» Gestellte Aufgabe: Schreib die Zeilen sämtlicher Einträge wortgetreu ab und lass dabei die Bilder weg.

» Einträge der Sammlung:

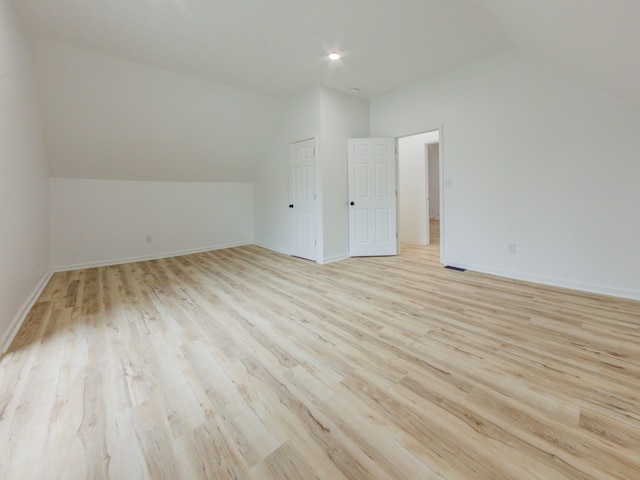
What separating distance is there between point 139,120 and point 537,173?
5240mm

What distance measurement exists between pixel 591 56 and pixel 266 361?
3431 millimetres

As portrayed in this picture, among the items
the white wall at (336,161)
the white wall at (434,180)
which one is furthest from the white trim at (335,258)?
the white wall at (434,180)

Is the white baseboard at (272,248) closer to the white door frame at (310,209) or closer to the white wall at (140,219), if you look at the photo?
the white door frame at (310,209)

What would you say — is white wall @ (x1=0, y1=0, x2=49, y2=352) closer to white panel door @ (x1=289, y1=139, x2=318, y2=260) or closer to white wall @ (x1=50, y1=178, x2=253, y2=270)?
white wall @ (x1=50, y1=178, x2=253, y2=270)

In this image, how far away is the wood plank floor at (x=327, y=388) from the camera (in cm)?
116

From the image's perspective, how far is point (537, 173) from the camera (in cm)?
325

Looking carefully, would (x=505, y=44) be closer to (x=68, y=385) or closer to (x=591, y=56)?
(x=591, y=56)

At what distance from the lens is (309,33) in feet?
9.39

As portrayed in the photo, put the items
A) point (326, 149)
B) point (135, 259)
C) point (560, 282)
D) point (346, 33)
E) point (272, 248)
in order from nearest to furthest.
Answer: point (346, 33) < point (560, 282) < point (326, 149) < point (135, 259) < point (272, 248)

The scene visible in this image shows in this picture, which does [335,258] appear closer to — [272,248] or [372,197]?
[372,197]

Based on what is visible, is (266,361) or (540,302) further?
(540,302)

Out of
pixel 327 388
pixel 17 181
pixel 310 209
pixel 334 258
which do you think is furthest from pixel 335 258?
pixel 17 181

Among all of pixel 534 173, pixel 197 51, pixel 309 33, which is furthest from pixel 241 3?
pixel 534 173

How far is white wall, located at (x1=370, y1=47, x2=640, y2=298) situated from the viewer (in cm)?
279
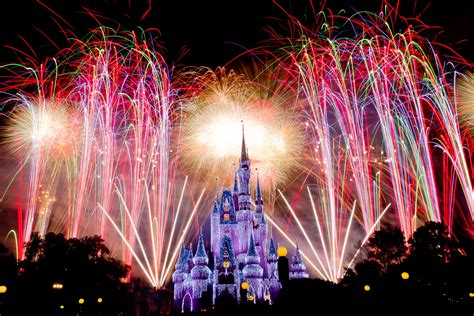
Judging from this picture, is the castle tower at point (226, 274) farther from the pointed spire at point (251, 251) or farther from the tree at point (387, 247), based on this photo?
the tree at point (387, 247)

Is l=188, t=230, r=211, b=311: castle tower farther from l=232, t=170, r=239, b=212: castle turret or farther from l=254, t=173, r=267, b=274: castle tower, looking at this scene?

» Antwort:
What separating distance is there between point 139,120 and point 537,173?
5240mm

What distance measurement exists between pixel 591 56 and pixel 266 361?
3431 millimetres

As portrayed in this picture, among the items
the white wall at (336,161)
the white wall at (434,180)
which one is furthest from the white trim at (335,258)?
the white wall at (434,180)

Is the white baseboard at (272,248) closer to the white door frame at (310,209) or closer to the white wall at (140,219), if you look at the photo?
the white door frame at (310,209)

What would you say — is white wall @ (x1=0, y1=0, x2=49, y2=352) closer to white panel door @ (x1=289, y1=139, x2=318, y2=260) or closer to white wall @ (x1=50, y1=178, x2=253, y2=270)?
white wall @ (x1=50, y1=178, x2=253, y2=270)

In this image, how far away is the wood plank floor at (x=327, y=388) from the camera (in cm)?
116

From the image's perspective, how far is point (537, 173) from the camera (in cm)?
325

Looking carefully, would (x=505, y=44) be closer to (x=68, y=385) or closer to (x=591, y=56)?
(x=591, y=56)

At what distance from the lens is (309,33) in feet?
9.39

As portrayed in the photo, put the items
A) point (326, 149)
B) point (135, 259)
C) point (560, 282)
D) point (346, 33)
E) point (272, 248)
in order from nearest to furthest.
Answer: point (346, 33) < point (560, 282) < point (326, 149) < point (135, 259) < point (272, 248)

The scene visible in this image shows in this picture, which does [335,258] appear closer to — [272,248] or [372,197]?
[372,197]

Based on what is visible, is (266,361) or (540,302) further?
(540,302)

Out of
pixel 327 388
pixel 17 181
pixel 310 209
pixel 334 258
which do you think is furthest from pixel 335 258?
pixel 17 181

Among all of pixel 534 173, pixel 197 51, pixel 309 33, which is furthest from pixel 241 3?
pixel 534 173

How far is white wall, located at (x1=370, y1=47, x2=640, y2=298) situated from the viewer (in cm)?
279
Judging from this picture, is the castle tower at point (226, 274) farther from the pointed spire at point (251, 251) or farther from the tree at point (387, 247), based on this photo?
the tree at point (387, 247)

Is l=188, t=230, r=211, b=311: castle tower farther from l=232, t=170, r=239, b=212: castle turret or farther from l=254, t=173, r=267, b=274: castle tower, looking at this scene?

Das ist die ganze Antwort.